>> BEGIN Data listing

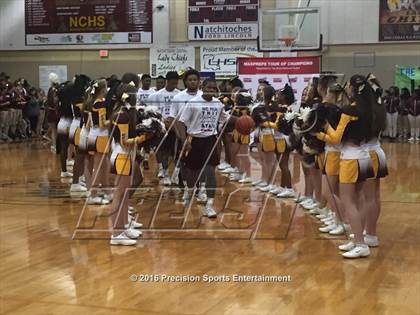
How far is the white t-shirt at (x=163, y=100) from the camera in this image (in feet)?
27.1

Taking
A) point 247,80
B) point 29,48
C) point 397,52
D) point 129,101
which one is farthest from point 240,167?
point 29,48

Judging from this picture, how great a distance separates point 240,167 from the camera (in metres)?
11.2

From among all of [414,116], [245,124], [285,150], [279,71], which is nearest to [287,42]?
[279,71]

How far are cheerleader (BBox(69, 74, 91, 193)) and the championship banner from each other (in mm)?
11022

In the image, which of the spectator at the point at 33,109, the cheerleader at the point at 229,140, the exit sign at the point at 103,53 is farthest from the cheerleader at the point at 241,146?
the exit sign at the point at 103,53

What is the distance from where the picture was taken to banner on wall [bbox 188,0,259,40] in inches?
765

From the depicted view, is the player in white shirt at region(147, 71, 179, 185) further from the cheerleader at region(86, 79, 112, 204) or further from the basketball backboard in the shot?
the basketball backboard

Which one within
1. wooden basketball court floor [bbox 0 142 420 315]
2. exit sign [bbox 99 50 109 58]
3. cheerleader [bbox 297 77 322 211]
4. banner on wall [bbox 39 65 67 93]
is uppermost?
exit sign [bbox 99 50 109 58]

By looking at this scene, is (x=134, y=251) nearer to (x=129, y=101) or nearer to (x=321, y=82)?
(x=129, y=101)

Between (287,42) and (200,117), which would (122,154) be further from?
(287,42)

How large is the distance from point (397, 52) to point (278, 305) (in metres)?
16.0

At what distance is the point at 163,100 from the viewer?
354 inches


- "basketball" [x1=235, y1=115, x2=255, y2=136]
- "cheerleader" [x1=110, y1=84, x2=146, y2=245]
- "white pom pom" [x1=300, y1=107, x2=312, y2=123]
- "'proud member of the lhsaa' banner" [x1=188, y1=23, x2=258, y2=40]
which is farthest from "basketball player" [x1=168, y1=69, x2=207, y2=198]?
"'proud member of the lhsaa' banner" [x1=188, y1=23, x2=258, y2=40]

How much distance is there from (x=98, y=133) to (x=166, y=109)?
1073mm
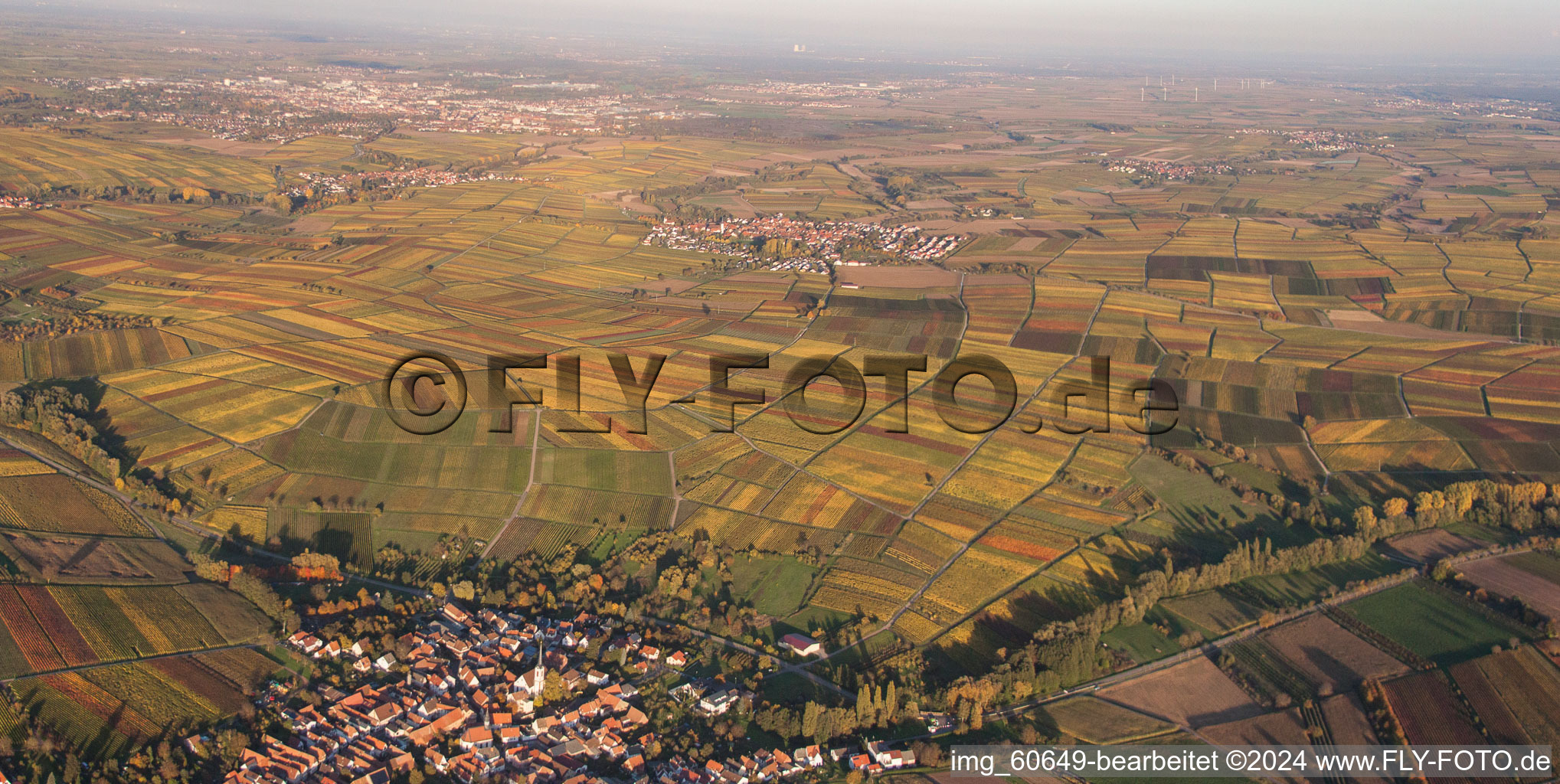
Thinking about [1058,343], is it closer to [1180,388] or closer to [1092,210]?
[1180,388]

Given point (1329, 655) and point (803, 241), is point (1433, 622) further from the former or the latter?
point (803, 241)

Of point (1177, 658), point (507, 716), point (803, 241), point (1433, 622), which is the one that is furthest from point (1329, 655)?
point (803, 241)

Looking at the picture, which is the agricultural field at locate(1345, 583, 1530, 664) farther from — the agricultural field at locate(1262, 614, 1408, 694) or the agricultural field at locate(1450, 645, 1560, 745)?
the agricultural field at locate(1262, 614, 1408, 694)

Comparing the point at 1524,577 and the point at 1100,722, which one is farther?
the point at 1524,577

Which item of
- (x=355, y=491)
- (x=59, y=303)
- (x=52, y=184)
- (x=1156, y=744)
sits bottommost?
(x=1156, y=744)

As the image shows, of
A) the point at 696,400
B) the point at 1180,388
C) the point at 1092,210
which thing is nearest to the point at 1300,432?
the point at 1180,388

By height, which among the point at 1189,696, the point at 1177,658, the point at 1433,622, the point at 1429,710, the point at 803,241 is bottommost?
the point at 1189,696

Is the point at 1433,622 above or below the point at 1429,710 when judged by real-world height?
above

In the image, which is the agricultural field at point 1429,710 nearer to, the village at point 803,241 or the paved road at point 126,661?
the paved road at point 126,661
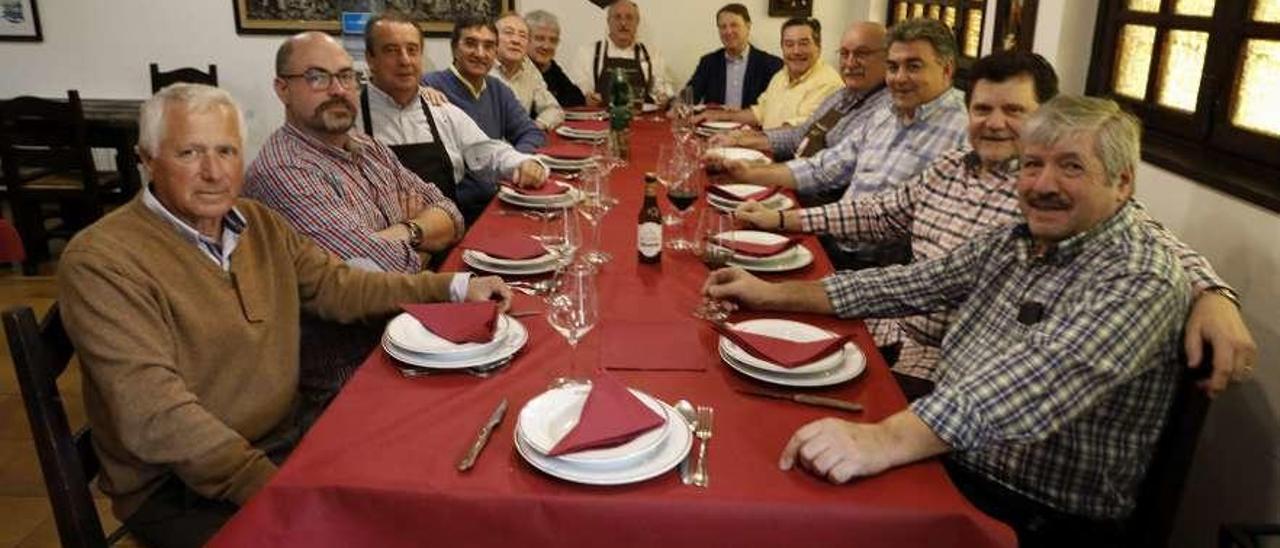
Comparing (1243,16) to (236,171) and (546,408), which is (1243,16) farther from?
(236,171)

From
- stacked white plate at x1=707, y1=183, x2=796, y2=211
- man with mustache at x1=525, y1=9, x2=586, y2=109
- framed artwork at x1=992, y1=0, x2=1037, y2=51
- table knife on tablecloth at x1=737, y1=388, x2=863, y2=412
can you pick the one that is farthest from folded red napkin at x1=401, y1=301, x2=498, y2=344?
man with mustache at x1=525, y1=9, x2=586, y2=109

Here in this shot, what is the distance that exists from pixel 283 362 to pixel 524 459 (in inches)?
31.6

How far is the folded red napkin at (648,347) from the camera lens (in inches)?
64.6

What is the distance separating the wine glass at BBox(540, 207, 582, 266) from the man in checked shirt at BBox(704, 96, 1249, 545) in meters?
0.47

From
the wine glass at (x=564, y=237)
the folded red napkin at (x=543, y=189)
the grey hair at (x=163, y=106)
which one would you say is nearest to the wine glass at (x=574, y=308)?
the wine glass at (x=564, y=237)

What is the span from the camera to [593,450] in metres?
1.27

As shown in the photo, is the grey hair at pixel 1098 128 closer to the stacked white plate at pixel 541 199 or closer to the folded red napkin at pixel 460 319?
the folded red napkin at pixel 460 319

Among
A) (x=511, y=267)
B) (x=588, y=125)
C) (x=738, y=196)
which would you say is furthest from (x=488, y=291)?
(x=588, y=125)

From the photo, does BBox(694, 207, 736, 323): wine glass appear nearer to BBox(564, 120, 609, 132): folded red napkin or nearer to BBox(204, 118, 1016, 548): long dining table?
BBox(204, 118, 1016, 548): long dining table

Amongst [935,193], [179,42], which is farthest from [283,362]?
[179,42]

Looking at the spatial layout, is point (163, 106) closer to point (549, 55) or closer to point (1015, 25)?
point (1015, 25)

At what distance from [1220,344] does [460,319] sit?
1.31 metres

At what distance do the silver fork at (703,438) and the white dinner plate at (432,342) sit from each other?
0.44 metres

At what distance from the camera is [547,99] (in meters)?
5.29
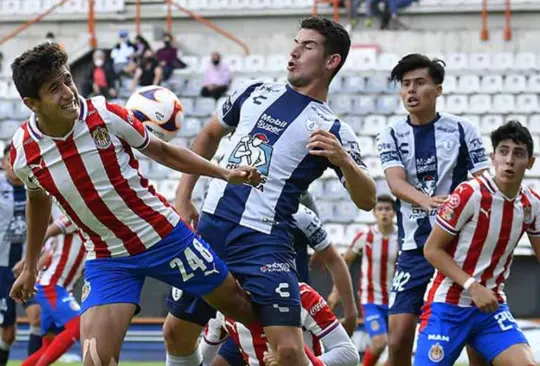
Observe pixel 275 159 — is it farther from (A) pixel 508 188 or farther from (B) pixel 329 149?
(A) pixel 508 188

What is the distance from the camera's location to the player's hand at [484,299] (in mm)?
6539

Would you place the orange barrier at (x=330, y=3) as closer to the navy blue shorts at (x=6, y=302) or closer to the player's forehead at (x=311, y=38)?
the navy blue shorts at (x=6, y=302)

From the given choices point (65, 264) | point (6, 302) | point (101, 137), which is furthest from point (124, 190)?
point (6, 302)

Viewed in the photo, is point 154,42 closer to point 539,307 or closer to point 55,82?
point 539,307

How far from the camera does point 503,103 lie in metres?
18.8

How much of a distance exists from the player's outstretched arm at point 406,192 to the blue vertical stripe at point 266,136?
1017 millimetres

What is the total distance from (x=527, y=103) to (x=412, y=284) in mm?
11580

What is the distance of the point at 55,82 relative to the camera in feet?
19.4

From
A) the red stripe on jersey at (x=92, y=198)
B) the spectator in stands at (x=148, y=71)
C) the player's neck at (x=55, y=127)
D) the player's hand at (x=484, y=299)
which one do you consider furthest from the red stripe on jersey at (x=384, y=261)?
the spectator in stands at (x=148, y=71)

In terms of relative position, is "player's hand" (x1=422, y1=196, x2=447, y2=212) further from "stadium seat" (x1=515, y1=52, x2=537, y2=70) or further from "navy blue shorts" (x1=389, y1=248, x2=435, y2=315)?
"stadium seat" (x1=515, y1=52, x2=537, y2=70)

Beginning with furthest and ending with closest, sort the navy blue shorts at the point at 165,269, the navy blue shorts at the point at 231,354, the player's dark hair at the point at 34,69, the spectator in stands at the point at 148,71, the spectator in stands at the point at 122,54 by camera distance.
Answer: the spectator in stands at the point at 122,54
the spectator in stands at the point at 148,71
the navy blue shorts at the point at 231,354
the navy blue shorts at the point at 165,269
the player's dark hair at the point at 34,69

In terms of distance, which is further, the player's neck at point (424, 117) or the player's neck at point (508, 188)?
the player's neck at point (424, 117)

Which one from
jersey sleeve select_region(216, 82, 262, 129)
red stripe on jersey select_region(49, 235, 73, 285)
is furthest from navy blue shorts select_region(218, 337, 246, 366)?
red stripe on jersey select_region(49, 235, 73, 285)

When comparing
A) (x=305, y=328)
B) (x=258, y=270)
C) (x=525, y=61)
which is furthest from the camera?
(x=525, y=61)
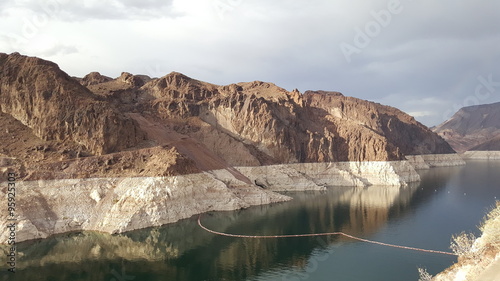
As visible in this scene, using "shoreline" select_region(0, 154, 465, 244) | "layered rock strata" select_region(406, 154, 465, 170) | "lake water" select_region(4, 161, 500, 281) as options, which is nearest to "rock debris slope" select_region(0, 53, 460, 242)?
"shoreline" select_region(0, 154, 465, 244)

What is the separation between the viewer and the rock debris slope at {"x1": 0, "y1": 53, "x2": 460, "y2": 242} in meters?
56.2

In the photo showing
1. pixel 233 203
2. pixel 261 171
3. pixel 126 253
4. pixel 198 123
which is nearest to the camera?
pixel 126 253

>> END Data listing

Write out exactly the lines from the line containing "In terms of distance, which" through the last line of the listing above, please, and leave out any pictures.

In terms of distance, which is further, the player's neck at point (424, 117) or the player's neck at point (508, 188)?
the player's neck at point (424, 117)

Which one from
jersey sleeve select_region(216, 82, 262, 129)
red stripe on jersey select_region(49, 235, 73, 285)
is furthest from navy blue shorts select_region(218, 337, 246, 366)?
red stripe on jersey select_region(49, 235, 73, 285)

When comparing
A) (x=305, y=328)
B) (x=258, y=270)
C) (x=525, y=61)
which is furthest from the camera?
(x=525, y=61)
As visible in this scene, using "shoreline" select_region(0, 154, 465, 244) | "layered rock strata" select_region(406, 154, 465, 170) | "lake water" select_region(4, 161, 500, 281) as options, which is nearest to "rock debris slope" select_region(0, 53, 460, 242)?
"shoreline" select_region(0, 154, 465, 244)

What is the separation between the viewer and the rock debris slope at {"x1": 0, "y1": 53, "x2": 460, "y2": 242} in meters?
56.2

In the photo showing
1. pixel 233 203
2. pixel 261 171
3. pixel 126 253
4. pixel 198 123
which is nearest to the camera?
pixel 126 253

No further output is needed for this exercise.